**Task details:** Copy every record exactly, with nothing left out.

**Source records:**
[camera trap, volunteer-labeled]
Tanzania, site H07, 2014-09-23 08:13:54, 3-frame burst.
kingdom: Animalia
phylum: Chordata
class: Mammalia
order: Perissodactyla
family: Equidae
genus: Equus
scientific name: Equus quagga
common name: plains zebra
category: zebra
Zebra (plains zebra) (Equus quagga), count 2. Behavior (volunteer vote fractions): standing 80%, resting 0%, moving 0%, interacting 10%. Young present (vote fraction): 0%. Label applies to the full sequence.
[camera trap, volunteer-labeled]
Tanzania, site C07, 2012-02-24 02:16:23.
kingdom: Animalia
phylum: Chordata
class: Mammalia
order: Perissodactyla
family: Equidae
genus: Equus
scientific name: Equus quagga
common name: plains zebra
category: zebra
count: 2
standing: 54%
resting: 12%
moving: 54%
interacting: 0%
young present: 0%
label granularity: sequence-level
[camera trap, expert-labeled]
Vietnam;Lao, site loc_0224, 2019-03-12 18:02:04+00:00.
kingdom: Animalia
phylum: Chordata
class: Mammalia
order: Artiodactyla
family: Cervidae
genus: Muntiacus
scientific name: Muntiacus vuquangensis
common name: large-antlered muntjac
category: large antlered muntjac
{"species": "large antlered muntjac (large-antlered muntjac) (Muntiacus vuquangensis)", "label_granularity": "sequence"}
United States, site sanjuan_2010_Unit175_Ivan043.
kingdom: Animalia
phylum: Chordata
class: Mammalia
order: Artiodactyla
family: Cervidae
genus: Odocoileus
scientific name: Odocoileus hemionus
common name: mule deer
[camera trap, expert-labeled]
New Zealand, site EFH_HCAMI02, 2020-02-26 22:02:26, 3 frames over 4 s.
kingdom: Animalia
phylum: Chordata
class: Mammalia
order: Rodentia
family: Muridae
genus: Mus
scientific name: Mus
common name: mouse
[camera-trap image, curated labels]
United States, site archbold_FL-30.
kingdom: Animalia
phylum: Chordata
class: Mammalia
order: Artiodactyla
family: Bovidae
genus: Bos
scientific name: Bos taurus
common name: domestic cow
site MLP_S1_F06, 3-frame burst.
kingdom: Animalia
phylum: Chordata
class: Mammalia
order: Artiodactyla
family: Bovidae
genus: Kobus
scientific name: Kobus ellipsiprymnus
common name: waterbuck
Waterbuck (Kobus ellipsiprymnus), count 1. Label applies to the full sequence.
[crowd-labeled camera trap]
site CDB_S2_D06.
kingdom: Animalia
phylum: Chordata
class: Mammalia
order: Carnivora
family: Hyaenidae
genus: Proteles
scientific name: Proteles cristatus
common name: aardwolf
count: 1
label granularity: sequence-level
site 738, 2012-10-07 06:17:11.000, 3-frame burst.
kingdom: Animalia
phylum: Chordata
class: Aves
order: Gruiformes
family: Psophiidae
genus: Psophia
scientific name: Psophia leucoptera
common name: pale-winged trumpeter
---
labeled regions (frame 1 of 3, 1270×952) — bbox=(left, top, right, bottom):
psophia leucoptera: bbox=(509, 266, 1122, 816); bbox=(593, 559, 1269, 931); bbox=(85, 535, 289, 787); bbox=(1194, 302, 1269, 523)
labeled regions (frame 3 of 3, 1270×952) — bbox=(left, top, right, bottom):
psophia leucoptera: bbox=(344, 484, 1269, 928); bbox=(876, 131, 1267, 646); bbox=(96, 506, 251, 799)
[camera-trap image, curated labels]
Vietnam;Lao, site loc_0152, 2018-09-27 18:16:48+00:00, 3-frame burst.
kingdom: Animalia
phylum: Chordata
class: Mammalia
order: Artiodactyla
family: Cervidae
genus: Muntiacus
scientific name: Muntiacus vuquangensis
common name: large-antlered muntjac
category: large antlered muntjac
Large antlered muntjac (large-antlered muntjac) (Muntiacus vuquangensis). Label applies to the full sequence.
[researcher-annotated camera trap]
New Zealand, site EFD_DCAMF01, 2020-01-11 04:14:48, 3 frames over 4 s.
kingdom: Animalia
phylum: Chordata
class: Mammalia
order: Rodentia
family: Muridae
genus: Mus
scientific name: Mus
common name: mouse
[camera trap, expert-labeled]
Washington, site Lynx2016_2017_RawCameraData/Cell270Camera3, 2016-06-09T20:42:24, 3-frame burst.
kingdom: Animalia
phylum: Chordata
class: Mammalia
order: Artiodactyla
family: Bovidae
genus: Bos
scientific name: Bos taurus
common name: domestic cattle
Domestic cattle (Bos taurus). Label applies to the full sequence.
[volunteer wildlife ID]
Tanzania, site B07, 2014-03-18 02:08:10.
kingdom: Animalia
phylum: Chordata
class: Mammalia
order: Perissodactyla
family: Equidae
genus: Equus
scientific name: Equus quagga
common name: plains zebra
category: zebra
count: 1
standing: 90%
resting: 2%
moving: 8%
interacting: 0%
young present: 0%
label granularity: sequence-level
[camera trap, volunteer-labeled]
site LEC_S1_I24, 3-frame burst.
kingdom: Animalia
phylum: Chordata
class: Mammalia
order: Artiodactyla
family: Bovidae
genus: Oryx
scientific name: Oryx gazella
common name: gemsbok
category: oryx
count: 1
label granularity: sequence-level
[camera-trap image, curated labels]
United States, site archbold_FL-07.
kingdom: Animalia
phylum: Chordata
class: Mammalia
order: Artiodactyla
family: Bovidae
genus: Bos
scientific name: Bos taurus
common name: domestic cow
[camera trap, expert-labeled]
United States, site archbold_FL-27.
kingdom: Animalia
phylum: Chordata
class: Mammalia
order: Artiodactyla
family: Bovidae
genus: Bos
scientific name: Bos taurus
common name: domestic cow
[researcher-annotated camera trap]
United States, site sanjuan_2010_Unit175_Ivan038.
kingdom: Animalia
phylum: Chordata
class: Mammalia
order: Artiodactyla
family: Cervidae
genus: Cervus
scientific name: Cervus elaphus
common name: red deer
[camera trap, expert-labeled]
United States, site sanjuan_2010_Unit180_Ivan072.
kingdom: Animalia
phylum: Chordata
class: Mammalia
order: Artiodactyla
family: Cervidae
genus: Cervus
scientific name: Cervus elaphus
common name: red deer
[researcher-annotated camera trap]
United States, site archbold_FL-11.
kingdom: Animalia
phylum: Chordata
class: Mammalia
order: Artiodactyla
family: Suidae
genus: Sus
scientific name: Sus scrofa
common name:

**Response to the task:**
[camera trap, volunteer-labeled]
Tanzania, site H07, 2014-09-23 08:13:54, 3-frame burst.
kingdom: Animalia
phylum: Chordata
class: Mammalia
order: Perissodactyla
family: Equidae
genus: Equus
scientific name: Equus quagga
common name: plains zebra
category: zebra
Zebra (plains zebra) (Equus quagga), count 2. Behavior (volunteer vote fractions): standing 80%, resting 0%, moving 0%, interacting 10%. Young present (vote fraction): 0%. Label applies to the full sequence.
[camera trap, volunteer-labeled]
Tanzania, site C07, 2012-02-24 02:16:23.
kingdom: Animalia
phylum: Chordata
class: Mammalia
order: Perissodactyla
family: Equidae
genus: Equus
scientific name: Equus quagga
common name: plains zebra
category: zebra
count: 2
standing: 54%
resting: 12%
moving: 54%
interacting: 0%
young present: 0%
label granularity: sequence-level
[camera trap, expert-labeled]
Vietnam;Lao, site loc_0224, 2019-03-12 18:02:04+00:00.
kingdom: Animalia
phylum: Chordata
class: Mammalia
order: Artiodactyla
family: Cervidae
genus: Muntiacus
scientific name: Muntiacus vuquangensis
common name: large-antlered muntjac
category: large antlered muntjac
{"species": "large antlered muntjac (large-antlered muntjac) (Muntiacus vuquangensis)", "label_granularity": "sequence"}
United States, site sanjuan_2010_Unit175_Ivan043.
kingdom: Animalia
phylum: Chordata
class: Mammalia
order: Artiodactyla
family: Cervidae
genus: Odocoileus
scientific name: Odocoileus hemionus
common name: mule deer
[camera trap, expert-labeled]
New Zealand, site EFH_HCAMI02, 2020-02-26 22:02:26, 3 frames over 4 s.
kingdom: Animalia
phylum: Chordata
class: Mammalia
order: Rodentia
family: Muridae
genus: Mus
scientific name: Mus
common name: mouse
[camera-trap image, curated labels]
United States, site archbold_FL-30.
kingdom: Animalia
phylum: Chordata
class: Mammalia
order: Artiodactyla
family: Bovidae
genus: Bos
scientific name: Bos taurus
common name: domestic cow
site MLP_S1_F06, 3-frame burst.
kingdom: Animalia
phylum: Chordata
class: Mammalia
order: Artiodactyla
family: Bovidae
genus: Kobus
scientific name: Kobus ellipsiprymnus
common name: waterbuck
Waterbuck (Kobus ellipsiprymnus), count 1. Label applies to the full sequence.
[crowd-labeled camera trap]
site CDB_S2_D06.
kingdom: Animalia
phylum: Chordata
class: Mammalia
order: Carnivora
family: Hyaenidae
genus: Proteles
scientific name: Proteles cristatus
common name: aardwolf
count: 1
label granularity: sequence-level
site 738, 2012-10-07 06:17:11.000, 3-frame burst.
kingdom: Animalia
phylum: Chordata
class: Aves
order: Gruiformes
family: Psophiidae
genus: Psophia
scientific name: Psophia leucoptera
common name: pale-winged trumpeter
---
labeled regions (frame 1 of 3, 1270×952) — bbox=(left, top, right, bottom):
psophia leucoptera: bbox=(509, 266, 1122, 816); bbox=(593, 559, 1269, 931); bbox=(85, 535, 289, 787); bbox=(1194, 302, 1269, 523)
labeled regions (frame 3 of 3, 1270×952) — bbox=(left, top, right, bottom):
psophia leucoptera: bbox=(344, 484, 1269, 928); bbox=(876, 131, 1267, 646); bbox=(96, 506, 251, 799)
[camera-trap image, curated labels]
Vietnam;Lao, site loc_0152, 2018-09-27 18:16:48+00:00, 3-frame burst.
kingdom: Animalia
phylum: Chordata
class: Mammalia
order: Artiodactyla
family: Cervidae
genus: Muntiacus
scientific name: Muntiacus vuquangensis
common name: large-antlered muntjac
category: large antlered muntjac
Large antlered muntjac (large-antlered muntjac) (Muntiacus vuquangensis). Label applies to the full sequence.
[researcher-annotated camera trap]
New Zealand, site EFD_DCAMF01, 2020-01-11 04:14:48, 3 frames over 4 s.
kingdom: Animalia
phylum: Chordata
class: Mammalia
order: Rodentia
family: Muridae
genus: Mus
scientific name: Mus
common name: mouse
[camera trap, expert-labeled]
Washington, site Lynx2016_2017_RawCameraData/Cell270Camera3, 2016-06-09T20:42:24, 3-frame burst.
kingdom: Animalia
phylum: Chordata
class: Mammalia
order: Artiodactyla
family: Bovidae
genus: Bos
scientific name: Bos taurus
common name: domestic cattle
Domestic cattle (Bos taurus). Label applies to the full sequence.
[volunteer wildlife ID]
Tanzania, site B07, 2014-03-18 02:08:10.
kingdom: Animalia
phylum: Chordata
class: Mammalia
order: Perissodactyla
family: Equidae
genus: Equus
scientific name: Equus quagga
common name: plains zebra
category: zebra
count: 1
standing: 90%
resting: 2%
moving: 8%
interacting: 0%
young present: 0%
label granularity: sequence-level
[camera trap, volunteer-labeled]
site LEC_S1_I24, 3-frame burst.
kingdom: Animalia
phylum: Chordata
class: Mammalia
order: Artiodactyla
family: Bovidae
genus: Oryx
scientific name: Oryx gazella
common name: gemsbok
category: oryx
count: 1
label granularity: sequence-level
[camera-trap image, curated labels]
United States, site archbold_FL-07.
kingdom: Animalia
phylum: Chordata
class: Mammalia
order: Artiodactyla
family: Bovidae
genus: Bos
scientific name: Bos taurus
common name: domestic cow
[camera trap, expert-labeled]
United States, site archbold_FL-27.
kingdom: Animalia
phylum: Chordata
class: Mammalia
order: Artiodactyla
family: Bovidae
genus: Bos
scientific name: Bos taurus
common name: domestic cow
[researcher-annotated camera trap]
United States, site sanjuan_2010_Unit175_Ivan038.
kingdom: Animalia
phylum: Chordata
class: Mammalia
order: Artiodactyla
family: Cervidae
genus: Cervus
scientific name: Cervus elaphus
common name: red deer
[camera trap, expert-labeled]
United States, site sanjuan_2010_Unit180_Ivan072.
kingdom: Animalia
phylum: Chordata
class: Mammalia
order: Artiodactyla
family: Cervidae
genus: Cervus
scientific name: Cervus elaphus
common name: red deer
[researcher-annotated camera trap]
United States, site archbold_FL-11.
kingdom: Animalia
phylum: Chordata
class: Mammalia
order: Artiodactyla
family: Suidae
genus: Sus
scientific name: Sus scrofa
common name:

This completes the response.